> Consignes:
A. Répondez aux questions suivantes à partir de l'extrait à lire :
(i) Quel quotidien a révélé l'affaire concernant Thierry Solère ?
(ii) En quelle année le député aurait-il été espionné ?
(iii) Quels groupes professionnels ont gardé un goût amer des années de présidence Sarkozy ?
B. D'après l'extrait à lire, pourquoi les années de présidence Sarkozy ont-elles laissé un goût amer chez nombre de journalistes, magistrats et policiers ? Répondez en une à trois phrases.

Antton Rouget
Journaliste freelance
LES SERVICES DE RENSEIGNEMENT

Vers une nouvelle affaire d'espionnage politique en France

Entré en dissidence face à l’ancien ministre de l’Intérieur et ami de Nicolas Sarkozy Claude Guéant, le député Thierry Solère aurait été espionné par les services de renseignement extérieur en 2012, a révélé lundi le quotidien «Le Monde». Cette nouvelle affaire interroge sur les dérives des services de renseignement et leur instrumentalisation politique.

Les années de présidence Sarkozy ont laissé un goût amer chez nombre de journalistes, magistrats et même policiers. Ce sentiment que les services de renseignement, entièrement refondés par celui qui ne cachait pas son goût pour le secret, ont été mobilisés au service d'un objectif inavouable dans un Etat de droit: l'espionnage politique à une échelle quasi-industrielle. Si, longtemps, cette présomption n'a reposé sur aucun élément de preuve, les informations publiées au compte-goutte quelques années plus tard interrogent aujourd'hui sur l'organisation des services de renseignement à la solde du pouvoir exécutif.

> Données sources:
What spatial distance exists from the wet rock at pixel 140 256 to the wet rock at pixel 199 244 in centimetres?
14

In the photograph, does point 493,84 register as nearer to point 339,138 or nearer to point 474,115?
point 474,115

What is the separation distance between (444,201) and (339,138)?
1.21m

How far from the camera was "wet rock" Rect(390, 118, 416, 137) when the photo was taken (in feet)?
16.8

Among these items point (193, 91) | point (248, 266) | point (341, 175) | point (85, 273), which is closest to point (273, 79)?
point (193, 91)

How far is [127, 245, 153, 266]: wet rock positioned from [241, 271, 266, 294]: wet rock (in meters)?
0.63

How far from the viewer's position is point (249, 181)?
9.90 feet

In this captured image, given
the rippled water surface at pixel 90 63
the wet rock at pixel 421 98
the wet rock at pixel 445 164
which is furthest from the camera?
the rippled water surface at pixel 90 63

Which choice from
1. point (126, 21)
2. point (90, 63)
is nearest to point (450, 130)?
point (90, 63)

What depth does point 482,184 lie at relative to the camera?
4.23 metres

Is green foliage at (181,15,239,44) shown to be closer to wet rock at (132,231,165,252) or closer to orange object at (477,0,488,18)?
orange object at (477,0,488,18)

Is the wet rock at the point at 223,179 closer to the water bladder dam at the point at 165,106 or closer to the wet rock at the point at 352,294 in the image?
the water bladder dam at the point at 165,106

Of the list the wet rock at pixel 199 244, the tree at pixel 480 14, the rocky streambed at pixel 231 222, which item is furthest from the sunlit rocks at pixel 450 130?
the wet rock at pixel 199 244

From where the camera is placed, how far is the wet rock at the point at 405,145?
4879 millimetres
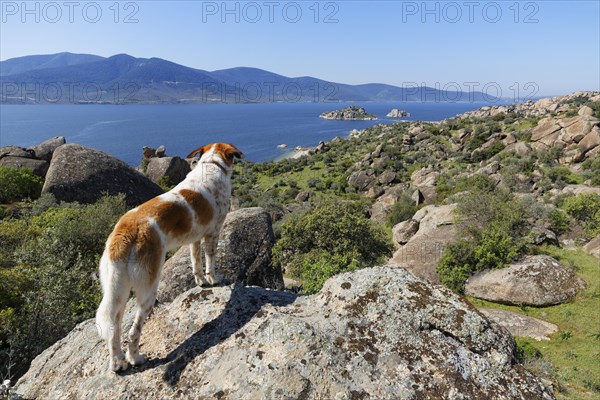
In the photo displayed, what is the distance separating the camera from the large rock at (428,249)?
76.2 ft

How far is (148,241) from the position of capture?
5121 millimetres

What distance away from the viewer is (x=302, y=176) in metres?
71.8

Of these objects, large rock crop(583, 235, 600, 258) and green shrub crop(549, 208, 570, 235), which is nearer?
large rock crop(583, 235, 600, 258)

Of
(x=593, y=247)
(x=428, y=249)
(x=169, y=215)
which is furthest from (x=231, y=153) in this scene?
(x=593, y=247)

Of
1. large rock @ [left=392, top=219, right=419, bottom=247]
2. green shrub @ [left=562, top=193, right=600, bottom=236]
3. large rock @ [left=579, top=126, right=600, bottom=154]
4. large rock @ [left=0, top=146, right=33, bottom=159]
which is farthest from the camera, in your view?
large rock @ [left=579, top=126, right=600, bottom=154]

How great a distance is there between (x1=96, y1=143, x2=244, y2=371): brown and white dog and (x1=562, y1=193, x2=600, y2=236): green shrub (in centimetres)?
2913

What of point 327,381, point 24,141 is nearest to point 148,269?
point 327,381

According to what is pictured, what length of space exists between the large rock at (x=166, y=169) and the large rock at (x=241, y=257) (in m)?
35.3

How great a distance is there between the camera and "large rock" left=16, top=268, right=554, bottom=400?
4.50 metres

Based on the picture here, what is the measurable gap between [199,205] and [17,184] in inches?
1448

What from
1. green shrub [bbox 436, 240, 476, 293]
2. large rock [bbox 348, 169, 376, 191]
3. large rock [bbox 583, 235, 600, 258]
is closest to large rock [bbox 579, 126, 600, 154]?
large rock [bbox 348, 169, 376, 191]

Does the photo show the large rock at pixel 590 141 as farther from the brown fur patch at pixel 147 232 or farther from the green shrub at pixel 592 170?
the brown fur patch at pixel 147 232

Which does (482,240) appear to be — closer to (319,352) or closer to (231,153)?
(231,153)

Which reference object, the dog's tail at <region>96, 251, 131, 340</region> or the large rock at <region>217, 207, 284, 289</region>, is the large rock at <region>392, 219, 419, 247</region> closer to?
the large rock at <region>217, 207, 284, 289</region>
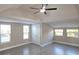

> Corrigés:
A.
(i) Le quotidien « Le Monde ».
(ii) En 2012.
(iii) Nombre de journalistes, de magistrats et même de policiers.

B. Ces années ont laissé le sentiment que les services de renseignement, entièrement refondés par Nicolas Sarkozy, avaient été mobilisés au service d'un objectif inavouable dans un État de droit. Cet objectif était l'espionnage politique à une échelle quasi industrielle.